On average, employees are projected to accumulate 13.3 times their final pay with Social Security, leaving a shortfall of 2.4 times pay.
Workers who rely solely on a defined contribution plan to fund their retirement are expected to meet just 74% of their financial needs in retirement. Workers who are also covered by an active or frozen defined benefit plan are projected to meet 74% of their retirement needs.
Hewitt recommends three steps employees can take to curb their savings shortfall: Start saving, regularly increase contribution rate and work longer. Byron Beebe, the U.S. retirement market leader at Hewitt, said companies that auto enroll into a retirement plan have a 90% participation rate on average, but employees often run into inertia.
“If employees are enrolled at 3%, we’ll find that three years from today they will still be at 3%,” Beebe said. “That’s why we have been talking to more and more employers about auto-escalation.”
He added that employees will often stop increasing their contribution once they reach the company’s maximum match level. This often means that workers are stopping at 6%, for example. Hewitt, meanwhile, recommends the contribution level be at double digits.
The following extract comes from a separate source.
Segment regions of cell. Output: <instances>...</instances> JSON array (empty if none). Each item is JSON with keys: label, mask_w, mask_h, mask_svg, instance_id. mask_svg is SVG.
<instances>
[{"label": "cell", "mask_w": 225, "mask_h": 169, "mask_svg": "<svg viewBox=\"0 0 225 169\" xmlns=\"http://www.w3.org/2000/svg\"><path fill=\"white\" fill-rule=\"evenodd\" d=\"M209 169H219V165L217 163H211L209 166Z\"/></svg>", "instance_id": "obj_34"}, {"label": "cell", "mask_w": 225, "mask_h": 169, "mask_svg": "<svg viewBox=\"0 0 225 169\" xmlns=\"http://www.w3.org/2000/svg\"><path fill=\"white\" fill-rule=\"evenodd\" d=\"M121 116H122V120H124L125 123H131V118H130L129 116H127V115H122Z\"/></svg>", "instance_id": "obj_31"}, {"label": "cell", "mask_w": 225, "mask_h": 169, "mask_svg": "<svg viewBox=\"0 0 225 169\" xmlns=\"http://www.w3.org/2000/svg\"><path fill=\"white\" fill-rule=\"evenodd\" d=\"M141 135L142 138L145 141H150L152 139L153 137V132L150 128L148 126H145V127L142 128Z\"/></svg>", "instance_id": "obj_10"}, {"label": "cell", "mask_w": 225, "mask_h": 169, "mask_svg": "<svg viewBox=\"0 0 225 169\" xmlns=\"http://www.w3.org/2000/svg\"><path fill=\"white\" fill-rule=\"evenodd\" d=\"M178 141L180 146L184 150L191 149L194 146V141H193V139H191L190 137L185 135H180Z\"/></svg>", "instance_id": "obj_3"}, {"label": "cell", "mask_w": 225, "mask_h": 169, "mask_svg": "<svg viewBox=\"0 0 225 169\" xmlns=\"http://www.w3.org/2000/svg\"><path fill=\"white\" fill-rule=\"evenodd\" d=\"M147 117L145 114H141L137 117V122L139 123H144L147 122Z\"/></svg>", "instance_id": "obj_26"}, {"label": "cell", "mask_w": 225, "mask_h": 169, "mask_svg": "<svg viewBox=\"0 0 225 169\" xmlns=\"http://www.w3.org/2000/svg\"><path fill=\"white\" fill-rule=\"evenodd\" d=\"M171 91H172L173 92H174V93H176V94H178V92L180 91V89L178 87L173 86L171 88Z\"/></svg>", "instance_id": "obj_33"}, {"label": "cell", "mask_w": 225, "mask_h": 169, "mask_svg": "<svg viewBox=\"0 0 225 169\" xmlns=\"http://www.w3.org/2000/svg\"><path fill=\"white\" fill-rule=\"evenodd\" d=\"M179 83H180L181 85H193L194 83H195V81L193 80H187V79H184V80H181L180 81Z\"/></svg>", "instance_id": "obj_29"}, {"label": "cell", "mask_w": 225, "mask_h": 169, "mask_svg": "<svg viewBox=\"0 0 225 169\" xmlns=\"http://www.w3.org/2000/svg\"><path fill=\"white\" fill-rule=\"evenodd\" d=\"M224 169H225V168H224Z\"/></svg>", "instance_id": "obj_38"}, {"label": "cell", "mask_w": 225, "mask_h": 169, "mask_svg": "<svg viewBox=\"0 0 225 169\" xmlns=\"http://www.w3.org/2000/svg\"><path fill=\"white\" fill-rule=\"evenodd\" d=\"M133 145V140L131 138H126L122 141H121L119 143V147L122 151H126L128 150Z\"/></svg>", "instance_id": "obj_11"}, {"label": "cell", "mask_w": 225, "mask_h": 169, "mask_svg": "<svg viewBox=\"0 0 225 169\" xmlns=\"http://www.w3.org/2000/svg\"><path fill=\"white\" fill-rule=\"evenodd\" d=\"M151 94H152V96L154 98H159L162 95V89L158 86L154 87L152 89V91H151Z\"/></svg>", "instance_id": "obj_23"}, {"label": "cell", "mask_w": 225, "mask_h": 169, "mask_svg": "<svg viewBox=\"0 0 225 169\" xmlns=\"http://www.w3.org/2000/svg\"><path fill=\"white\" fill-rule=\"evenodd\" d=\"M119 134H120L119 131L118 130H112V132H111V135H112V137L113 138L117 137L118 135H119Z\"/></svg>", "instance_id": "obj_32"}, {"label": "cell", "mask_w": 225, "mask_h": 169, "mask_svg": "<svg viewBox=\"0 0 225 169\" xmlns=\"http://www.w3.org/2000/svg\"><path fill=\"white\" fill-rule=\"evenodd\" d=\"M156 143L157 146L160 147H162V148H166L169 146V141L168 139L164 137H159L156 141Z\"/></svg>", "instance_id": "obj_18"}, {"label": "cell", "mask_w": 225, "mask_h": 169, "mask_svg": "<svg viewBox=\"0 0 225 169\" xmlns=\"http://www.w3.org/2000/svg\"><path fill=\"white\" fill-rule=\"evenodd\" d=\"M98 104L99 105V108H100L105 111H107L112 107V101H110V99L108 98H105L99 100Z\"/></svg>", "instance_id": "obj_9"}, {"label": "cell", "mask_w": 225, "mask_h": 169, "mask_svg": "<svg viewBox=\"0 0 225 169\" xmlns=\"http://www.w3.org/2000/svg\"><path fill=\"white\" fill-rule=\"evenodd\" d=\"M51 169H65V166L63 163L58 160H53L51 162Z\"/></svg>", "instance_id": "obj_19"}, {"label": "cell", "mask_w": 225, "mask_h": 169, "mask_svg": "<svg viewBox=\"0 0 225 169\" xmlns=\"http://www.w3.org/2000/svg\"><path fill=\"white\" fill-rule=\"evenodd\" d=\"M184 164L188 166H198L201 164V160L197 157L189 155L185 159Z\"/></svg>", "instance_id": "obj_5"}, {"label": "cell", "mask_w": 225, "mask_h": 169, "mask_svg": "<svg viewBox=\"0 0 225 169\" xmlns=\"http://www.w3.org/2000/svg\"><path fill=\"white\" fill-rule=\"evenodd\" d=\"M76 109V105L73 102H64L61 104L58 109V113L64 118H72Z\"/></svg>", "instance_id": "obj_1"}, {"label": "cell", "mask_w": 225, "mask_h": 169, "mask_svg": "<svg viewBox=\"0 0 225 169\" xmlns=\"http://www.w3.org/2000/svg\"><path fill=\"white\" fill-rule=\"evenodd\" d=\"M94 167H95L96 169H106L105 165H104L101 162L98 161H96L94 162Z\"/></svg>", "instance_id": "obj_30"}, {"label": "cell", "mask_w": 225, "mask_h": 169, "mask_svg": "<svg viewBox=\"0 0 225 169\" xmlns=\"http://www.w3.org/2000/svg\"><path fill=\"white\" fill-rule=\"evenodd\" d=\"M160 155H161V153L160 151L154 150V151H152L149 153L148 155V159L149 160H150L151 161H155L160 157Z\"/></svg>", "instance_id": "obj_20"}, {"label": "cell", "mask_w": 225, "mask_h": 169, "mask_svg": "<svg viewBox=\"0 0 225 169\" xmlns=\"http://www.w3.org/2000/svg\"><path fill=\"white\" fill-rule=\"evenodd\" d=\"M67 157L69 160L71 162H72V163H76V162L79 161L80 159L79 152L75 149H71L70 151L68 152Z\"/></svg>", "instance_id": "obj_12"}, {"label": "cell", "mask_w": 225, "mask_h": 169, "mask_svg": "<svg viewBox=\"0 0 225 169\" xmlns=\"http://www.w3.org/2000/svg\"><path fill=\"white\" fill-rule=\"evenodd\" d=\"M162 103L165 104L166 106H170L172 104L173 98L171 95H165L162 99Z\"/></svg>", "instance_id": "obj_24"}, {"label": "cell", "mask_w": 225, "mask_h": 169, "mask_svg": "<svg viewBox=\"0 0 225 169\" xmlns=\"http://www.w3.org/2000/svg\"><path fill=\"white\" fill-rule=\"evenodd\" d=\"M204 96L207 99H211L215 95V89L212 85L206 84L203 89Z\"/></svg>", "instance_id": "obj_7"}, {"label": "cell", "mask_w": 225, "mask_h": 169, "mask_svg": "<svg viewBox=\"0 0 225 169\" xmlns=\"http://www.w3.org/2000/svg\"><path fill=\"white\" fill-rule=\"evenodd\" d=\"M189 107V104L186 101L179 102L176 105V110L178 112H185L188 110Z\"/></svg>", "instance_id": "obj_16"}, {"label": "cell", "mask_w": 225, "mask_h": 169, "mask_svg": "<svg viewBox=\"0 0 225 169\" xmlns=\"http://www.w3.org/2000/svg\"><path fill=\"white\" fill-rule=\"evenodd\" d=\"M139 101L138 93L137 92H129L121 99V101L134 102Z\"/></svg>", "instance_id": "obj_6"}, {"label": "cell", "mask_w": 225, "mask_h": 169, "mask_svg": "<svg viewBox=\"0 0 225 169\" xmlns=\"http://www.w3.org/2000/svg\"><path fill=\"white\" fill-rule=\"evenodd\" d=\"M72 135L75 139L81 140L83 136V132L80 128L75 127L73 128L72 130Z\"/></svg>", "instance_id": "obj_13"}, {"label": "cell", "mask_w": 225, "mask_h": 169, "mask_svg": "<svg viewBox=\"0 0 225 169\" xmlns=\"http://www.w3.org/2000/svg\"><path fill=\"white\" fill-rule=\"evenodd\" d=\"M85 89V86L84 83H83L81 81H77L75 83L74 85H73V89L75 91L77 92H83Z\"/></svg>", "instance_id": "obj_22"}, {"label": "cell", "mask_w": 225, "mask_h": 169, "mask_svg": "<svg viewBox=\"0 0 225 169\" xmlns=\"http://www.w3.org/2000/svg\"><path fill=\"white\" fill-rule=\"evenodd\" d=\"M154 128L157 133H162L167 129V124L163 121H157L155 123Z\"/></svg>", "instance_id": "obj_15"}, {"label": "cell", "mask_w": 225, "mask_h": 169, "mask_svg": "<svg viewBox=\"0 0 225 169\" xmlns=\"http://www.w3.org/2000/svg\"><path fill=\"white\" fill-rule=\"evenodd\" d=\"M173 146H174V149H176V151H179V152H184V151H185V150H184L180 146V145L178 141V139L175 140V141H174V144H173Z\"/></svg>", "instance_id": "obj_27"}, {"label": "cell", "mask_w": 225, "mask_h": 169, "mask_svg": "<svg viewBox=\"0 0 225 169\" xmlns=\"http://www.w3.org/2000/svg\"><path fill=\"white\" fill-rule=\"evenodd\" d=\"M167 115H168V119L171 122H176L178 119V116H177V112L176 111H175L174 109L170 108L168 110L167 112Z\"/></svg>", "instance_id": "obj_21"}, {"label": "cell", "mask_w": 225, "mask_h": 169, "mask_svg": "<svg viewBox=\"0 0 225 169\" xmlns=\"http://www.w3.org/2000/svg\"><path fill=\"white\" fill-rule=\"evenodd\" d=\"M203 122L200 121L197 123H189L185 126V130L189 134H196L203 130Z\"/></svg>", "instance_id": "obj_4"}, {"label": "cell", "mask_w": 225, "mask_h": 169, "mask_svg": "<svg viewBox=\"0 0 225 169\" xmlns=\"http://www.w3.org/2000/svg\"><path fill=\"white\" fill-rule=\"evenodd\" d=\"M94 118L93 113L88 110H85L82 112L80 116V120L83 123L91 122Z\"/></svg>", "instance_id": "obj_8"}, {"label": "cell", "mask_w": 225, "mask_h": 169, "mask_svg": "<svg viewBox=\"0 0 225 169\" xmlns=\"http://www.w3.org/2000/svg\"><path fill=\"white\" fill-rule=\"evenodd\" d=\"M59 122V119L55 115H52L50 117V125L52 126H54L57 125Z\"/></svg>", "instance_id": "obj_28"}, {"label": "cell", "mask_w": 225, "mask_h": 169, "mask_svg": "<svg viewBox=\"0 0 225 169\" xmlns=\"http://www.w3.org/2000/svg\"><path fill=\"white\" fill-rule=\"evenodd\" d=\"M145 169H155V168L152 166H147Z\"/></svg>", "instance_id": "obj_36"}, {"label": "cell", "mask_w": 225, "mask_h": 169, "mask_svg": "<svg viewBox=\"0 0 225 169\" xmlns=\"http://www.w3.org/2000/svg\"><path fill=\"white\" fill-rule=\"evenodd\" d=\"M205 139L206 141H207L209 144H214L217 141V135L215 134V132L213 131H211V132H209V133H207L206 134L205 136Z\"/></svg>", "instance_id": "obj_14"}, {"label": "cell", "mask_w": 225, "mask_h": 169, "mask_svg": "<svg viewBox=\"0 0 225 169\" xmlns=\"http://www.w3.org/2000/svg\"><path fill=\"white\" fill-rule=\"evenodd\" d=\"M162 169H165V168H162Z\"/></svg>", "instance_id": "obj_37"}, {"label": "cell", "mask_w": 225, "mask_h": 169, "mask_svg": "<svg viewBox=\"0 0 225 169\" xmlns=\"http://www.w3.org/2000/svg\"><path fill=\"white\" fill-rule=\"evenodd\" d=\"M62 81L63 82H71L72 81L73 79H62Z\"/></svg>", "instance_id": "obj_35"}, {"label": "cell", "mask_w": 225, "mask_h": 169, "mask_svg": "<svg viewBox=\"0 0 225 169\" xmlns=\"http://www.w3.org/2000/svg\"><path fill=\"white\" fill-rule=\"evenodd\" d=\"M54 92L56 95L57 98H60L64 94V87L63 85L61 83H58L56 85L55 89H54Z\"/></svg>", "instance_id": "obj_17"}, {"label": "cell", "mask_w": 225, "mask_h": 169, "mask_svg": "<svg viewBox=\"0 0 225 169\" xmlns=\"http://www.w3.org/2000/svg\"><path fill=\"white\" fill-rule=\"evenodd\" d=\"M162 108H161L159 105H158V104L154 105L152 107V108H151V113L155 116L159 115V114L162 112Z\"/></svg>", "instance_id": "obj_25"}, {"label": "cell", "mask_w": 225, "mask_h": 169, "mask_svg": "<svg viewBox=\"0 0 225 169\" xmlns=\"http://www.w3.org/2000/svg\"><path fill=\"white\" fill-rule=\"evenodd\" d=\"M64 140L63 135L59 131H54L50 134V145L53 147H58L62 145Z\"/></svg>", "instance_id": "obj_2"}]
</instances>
The good news is that over the last five years or so, Hewitt has seen the retirement age continue to rise. Part of the reason is that fewer employees took voluntary retirement in 2008 and 2009 because their account balances declined during the recession. Beebe said employees should proactively calculate how much money they will need during retirement in order to make better decisions about how much they contribute to their company retirement plan, or how long they decide to work.
“They should start to do these calculations on their own,” he said. “People have in their mind an age for their retirement. But if people start looking at their numbers they will be shocked.”